— Activity —
Copy each record below faithfully, leaving out images.

Top of Provided entries

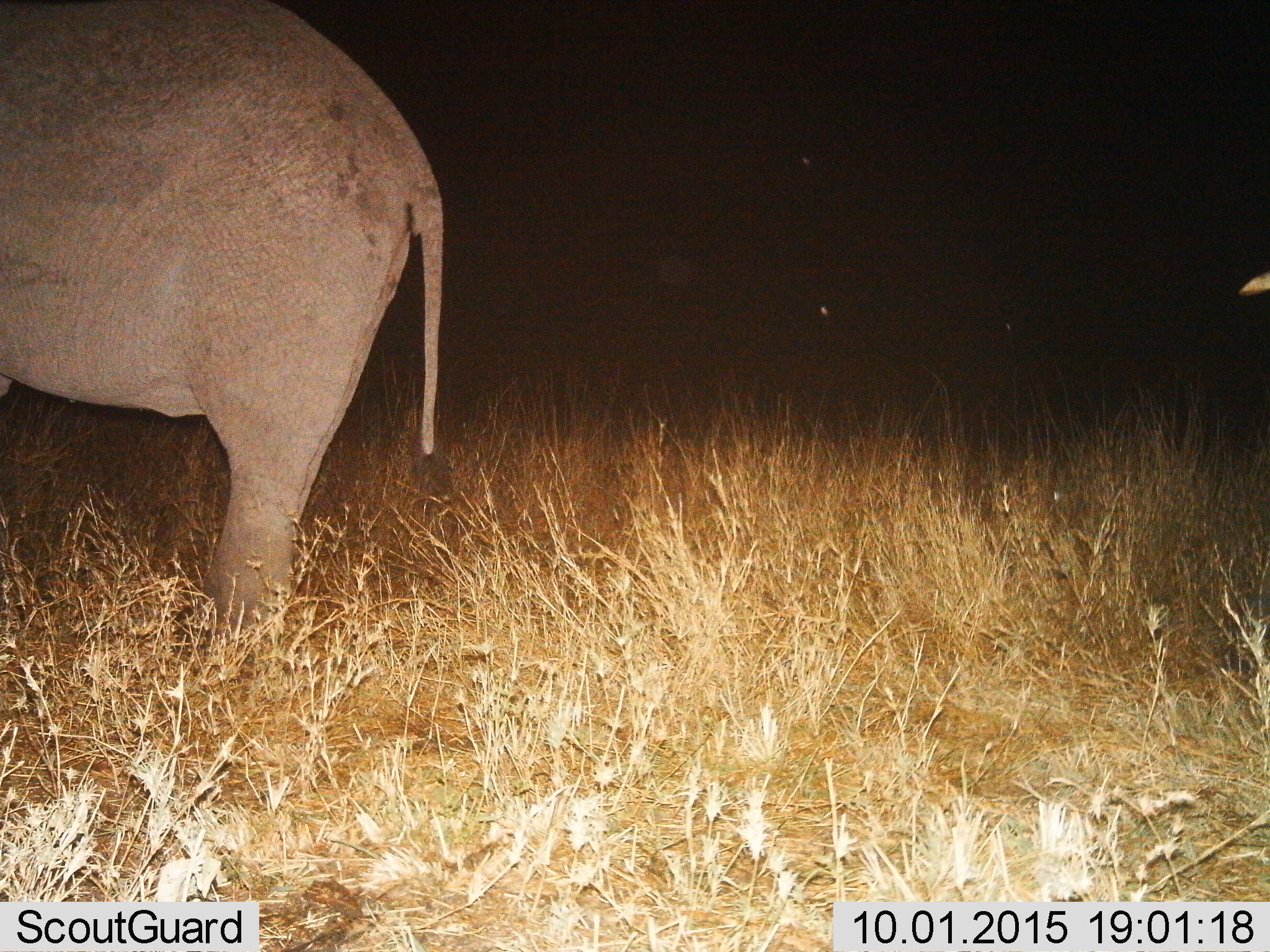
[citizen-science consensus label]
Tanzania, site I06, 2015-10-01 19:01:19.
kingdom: Animalia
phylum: Chordata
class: Mammalia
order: Proboscidea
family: Elephantidae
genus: Loxodonta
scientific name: Loxodonta africana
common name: african bush elephant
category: elephant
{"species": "elephant (african bush elephant) (Loxodonta africana)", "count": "1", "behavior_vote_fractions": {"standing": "80%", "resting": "10%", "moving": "10%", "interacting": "0%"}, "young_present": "20%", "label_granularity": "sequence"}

Bottom of Provided entries

— Output for this task —
[citizen-science consensus label]
Tanzania, site I06, 2015-10-01 19:01:19.
kingdom: Animalia
phylum: Chordata
class: Mammalia
order: Proboscidea
family: Elephantidae
genus: Loxodonta
scientific name: Loxodonta africana
common name: african bush elephant
category: elephant
{"species": "elephant (african bush elephant) (Loxodonta africana)", "count": "1", "behavior_vote_fractions": {"standing": "80%", "resting": "10%", "moving": "10%", "interacting": "0%"}, "young_present": "20%", "label_granularity": "sequence"}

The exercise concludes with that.